Exercise brief. Start at the line that contains "丹东母婴微商城小程序公众号" in the listing below and extract every line through the last, exactly; leave pictures out.

Material shown.
---
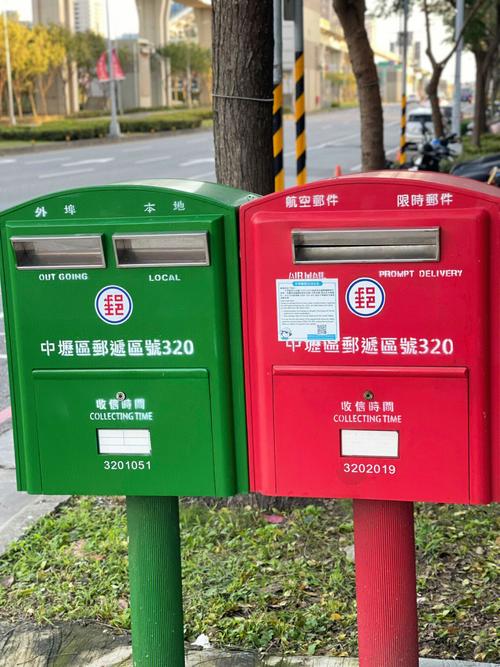 广州邮政和邮政管理局有何区别？-第2张图片-陕西物流货运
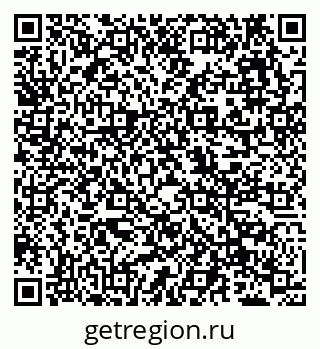 79638174670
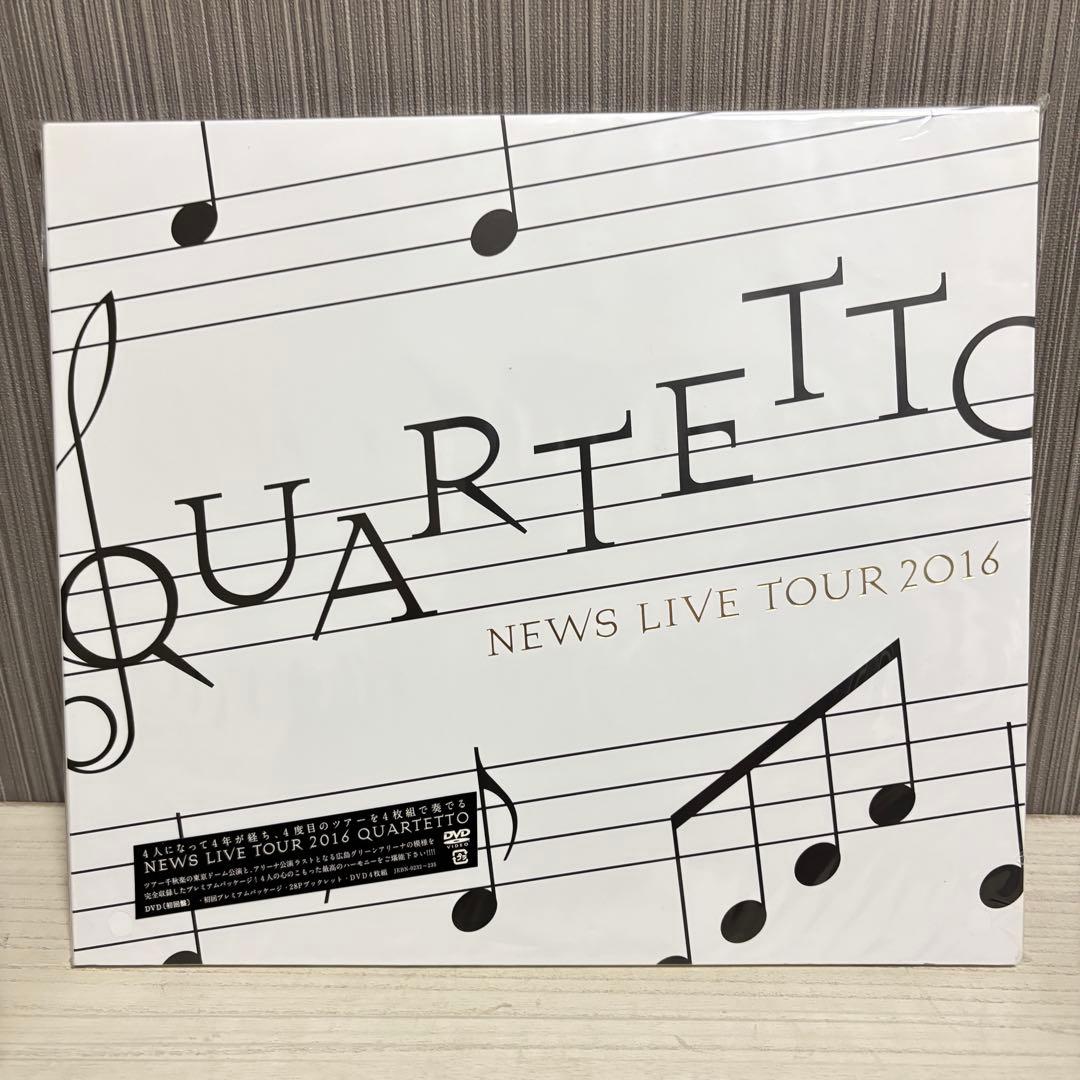 NEWS DVD/Blu-ray/CD 10点セット 初回盤多数（未開封あり）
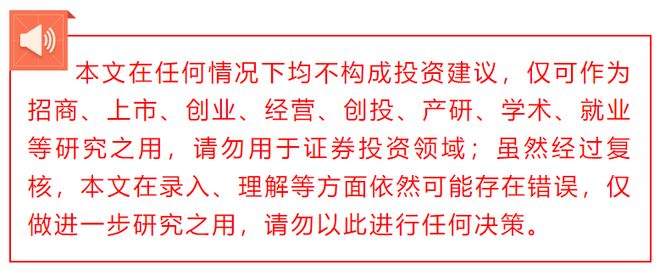 团：扎根运动健康赛道凭多元布局赢长远未来mg不朽情缘游戏试玩HMB全球龙头技源集(图8)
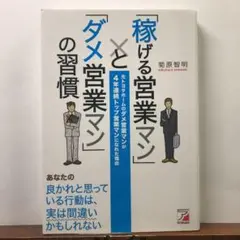 「稼げる営業マン」と「ダメ営業マン」の習慣：菊原 智明【amazonより安い！】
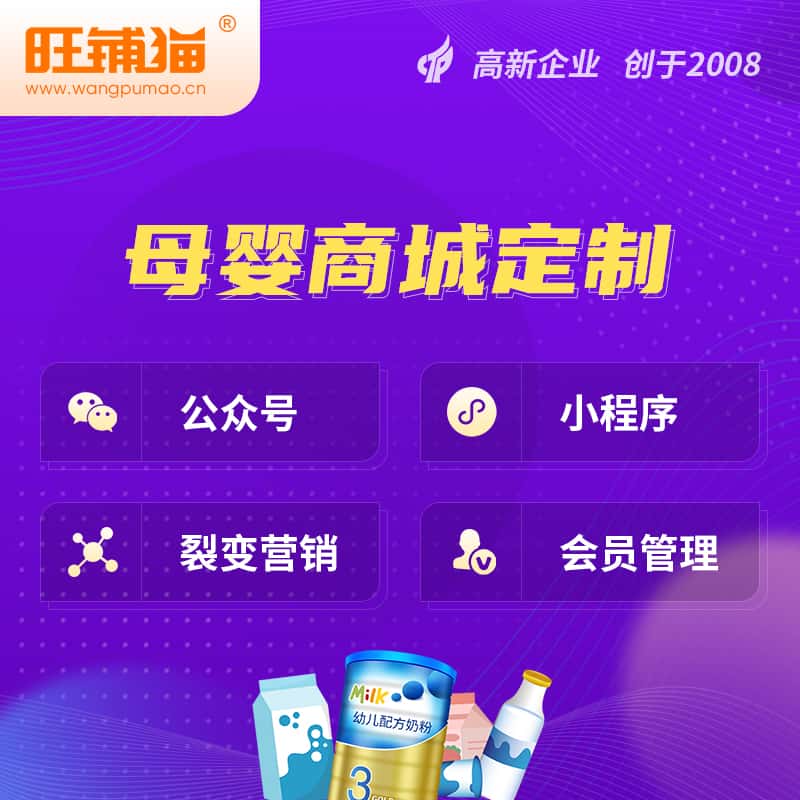 丹东母婴微商城小程序公众号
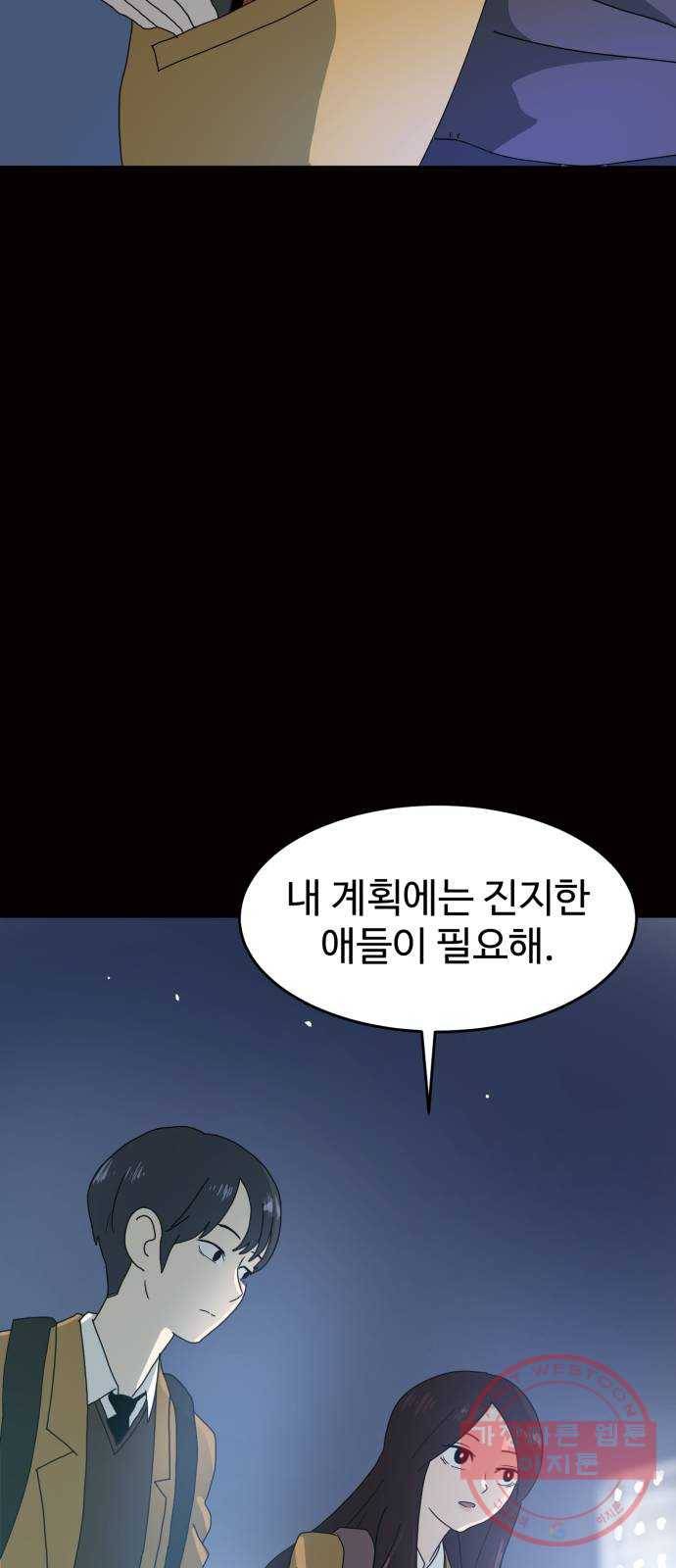 더블클릭 3화 6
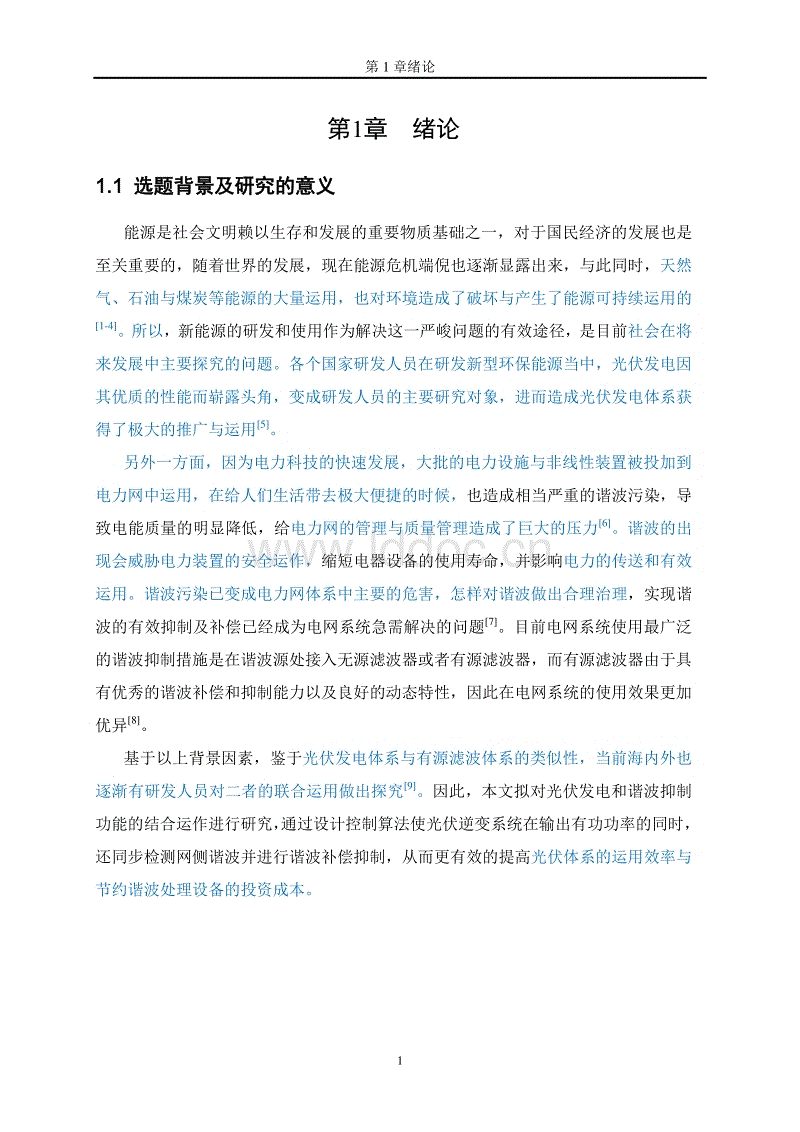 《侠客行》的这些“皮皮虾”NPC 我是给你跪下了‘DB中国旗舰官方网站’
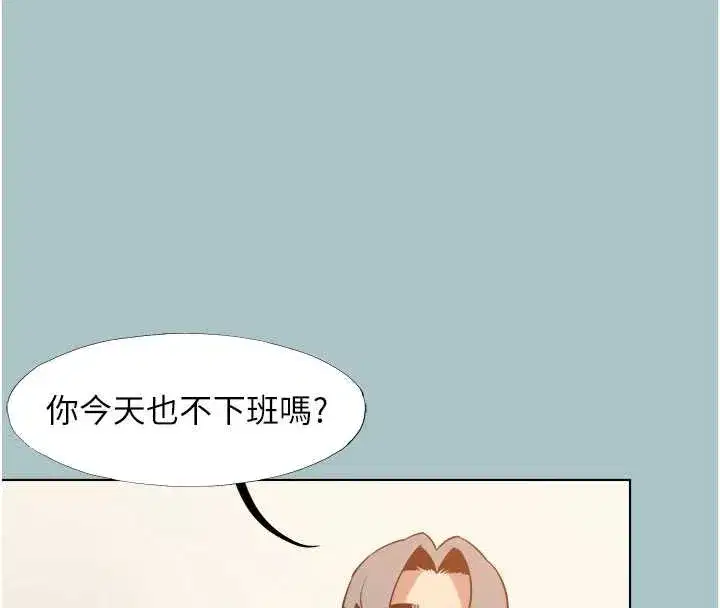 第31話-眼淚擦乾上工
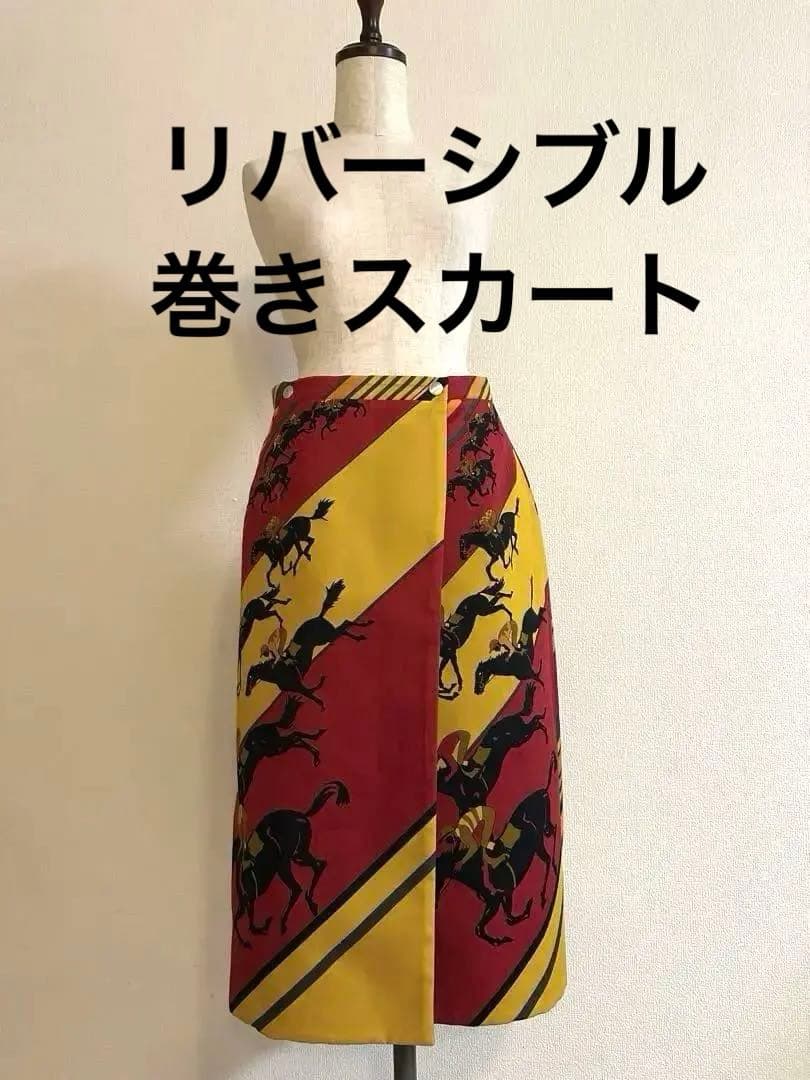 エルメス　正規品　リバーシブル　巻きスカート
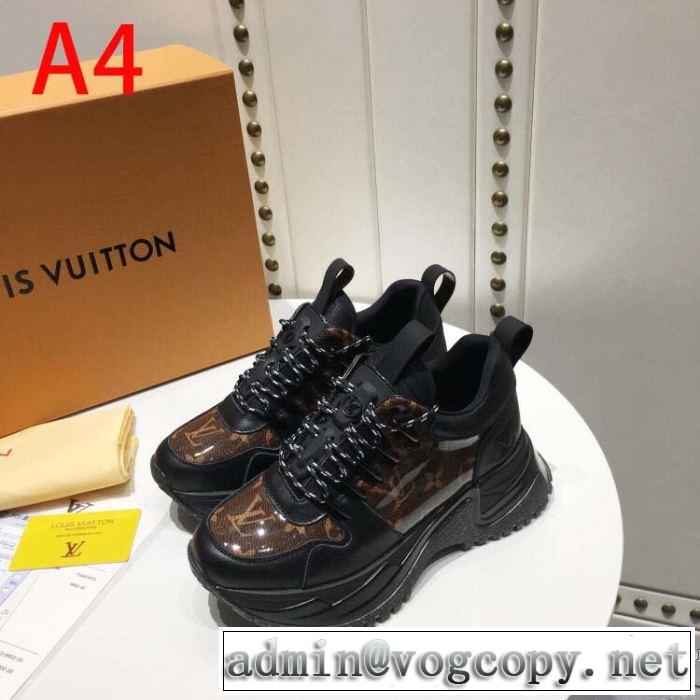 ルイ ヴィトン LOUIS VUITTON ランニングシューズ 多色可選 2019SSのトレンド商品 今シーズン注目のデザイン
---
Final answer.
 丹东母婴微商城小程序公众号
 더블클릭 3화 6
 《侠客行》的这些“皮皮虾”NPC 我是给你跪下了‘DB中国旗舰官方网站’
 第31話-眼淚擦乾上工
 エルメス　正規品　リバーシブル　巻きスカート
 ルイ ヴィトン LOUIS VUITTON ランニングシューズ 多色可選 2019SSのトレンド商品 今シーズン注目のデザイン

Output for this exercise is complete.